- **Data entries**
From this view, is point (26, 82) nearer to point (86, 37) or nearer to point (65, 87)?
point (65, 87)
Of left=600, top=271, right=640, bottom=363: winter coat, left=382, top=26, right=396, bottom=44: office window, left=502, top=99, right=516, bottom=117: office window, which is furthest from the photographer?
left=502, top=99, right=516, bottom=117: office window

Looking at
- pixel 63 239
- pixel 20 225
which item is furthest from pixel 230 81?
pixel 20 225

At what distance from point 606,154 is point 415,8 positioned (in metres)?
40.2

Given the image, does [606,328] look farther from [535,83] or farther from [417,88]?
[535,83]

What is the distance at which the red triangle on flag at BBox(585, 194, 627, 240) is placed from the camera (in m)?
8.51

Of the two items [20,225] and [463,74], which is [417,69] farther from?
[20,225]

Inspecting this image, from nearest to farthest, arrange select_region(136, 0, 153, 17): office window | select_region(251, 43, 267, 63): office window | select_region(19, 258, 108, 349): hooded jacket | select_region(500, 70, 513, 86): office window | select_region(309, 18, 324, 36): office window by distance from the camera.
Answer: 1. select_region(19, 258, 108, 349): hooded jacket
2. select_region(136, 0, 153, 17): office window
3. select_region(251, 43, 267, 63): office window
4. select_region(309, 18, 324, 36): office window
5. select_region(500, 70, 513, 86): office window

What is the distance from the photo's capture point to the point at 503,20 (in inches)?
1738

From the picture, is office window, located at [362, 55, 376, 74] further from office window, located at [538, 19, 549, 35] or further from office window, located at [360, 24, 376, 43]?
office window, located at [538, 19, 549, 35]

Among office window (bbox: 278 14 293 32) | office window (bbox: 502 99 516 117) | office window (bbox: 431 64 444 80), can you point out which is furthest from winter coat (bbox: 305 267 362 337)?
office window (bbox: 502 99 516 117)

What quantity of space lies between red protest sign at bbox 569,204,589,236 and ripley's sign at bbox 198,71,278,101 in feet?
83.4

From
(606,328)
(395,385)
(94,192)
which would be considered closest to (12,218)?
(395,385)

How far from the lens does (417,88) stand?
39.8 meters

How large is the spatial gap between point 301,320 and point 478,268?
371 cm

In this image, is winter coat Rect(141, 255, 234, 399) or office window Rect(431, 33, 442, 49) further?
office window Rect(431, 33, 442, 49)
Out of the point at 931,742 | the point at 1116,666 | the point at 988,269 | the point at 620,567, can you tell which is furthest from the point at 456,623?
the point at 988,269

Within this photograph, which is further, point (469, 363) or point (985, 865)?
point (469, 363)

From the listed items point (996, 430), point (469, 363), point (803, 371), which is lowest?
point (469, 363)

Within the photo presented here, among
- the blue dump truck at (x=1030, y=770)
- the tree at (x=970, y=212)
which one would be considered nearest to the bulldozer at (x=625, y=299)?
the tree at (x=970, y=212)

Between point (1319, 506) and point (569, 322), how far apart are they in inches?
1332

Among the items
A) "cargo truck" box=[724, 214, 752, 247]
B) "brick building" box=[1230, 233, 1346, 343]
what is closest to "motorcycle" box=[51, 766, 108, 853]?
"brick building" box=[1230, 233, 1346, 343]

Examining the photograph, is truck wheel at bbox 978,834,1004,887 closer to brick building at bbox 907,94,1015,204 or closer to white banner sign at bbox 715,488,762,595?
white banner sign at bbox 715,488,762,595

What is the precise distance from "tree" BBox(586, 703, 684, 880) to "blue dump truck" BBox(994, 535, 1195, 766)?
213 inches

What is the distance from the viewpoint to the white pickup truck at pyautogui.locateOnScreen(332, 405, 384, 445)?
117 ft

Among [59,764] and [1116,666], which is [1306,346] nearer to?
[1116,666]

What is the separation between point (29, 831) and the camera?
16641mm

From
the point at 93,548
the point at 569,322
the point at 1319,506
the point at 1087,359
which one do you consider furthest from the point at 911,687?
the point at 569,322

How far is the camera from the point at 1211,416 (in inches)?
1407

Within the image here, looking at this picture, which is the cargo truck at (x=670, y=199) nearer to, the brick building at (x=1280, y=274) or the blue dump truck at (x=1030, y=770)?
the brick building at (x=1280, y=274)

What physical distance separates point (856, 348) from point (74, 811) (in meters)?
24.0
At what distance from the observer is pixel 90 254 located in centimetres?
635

- **Written exercise**
Copy word for word the lines from the one containing "What is the precise" through the end of the items, including both ends.

- **Task output**
What is the precise distance from "tree" BBox(586, 703, 684, 880) to "blue dump truck" BBox(994, 535, 1195, 766)?
213 inches

What is the distance from the viewpoint to the white pickup truck at pyautogui.locateOnScreen(332, 405, 384, 445)?
117 ft

Among [59,764] and [1116,666], which is [1306,346] nearer to?
[1116,666]

What is the separation between point (29, 831) and the camera?
16641mm

From
the point at 93,548
the point at 569,322
the point at 1319,506
the point at 1087,359
which one do you consider furthest from the point at 911,687?
the point at 569,322

How far is the camera from the point at 1211,416 (in inches)?
1407

Within the image here, looking at this picture, which is the cargo truck at (x=670, y=199) nearer to, the brick building at (x=1280, y=274) or the blue dump truck at (x=1030, y=770)?
the brick building at (x=1280, y=274)

What physical distance separates point (856, 348) from point (74, 811) (in meters)?
24.0
At what distance from the observer is pixel 90 254 located in centimetres?
635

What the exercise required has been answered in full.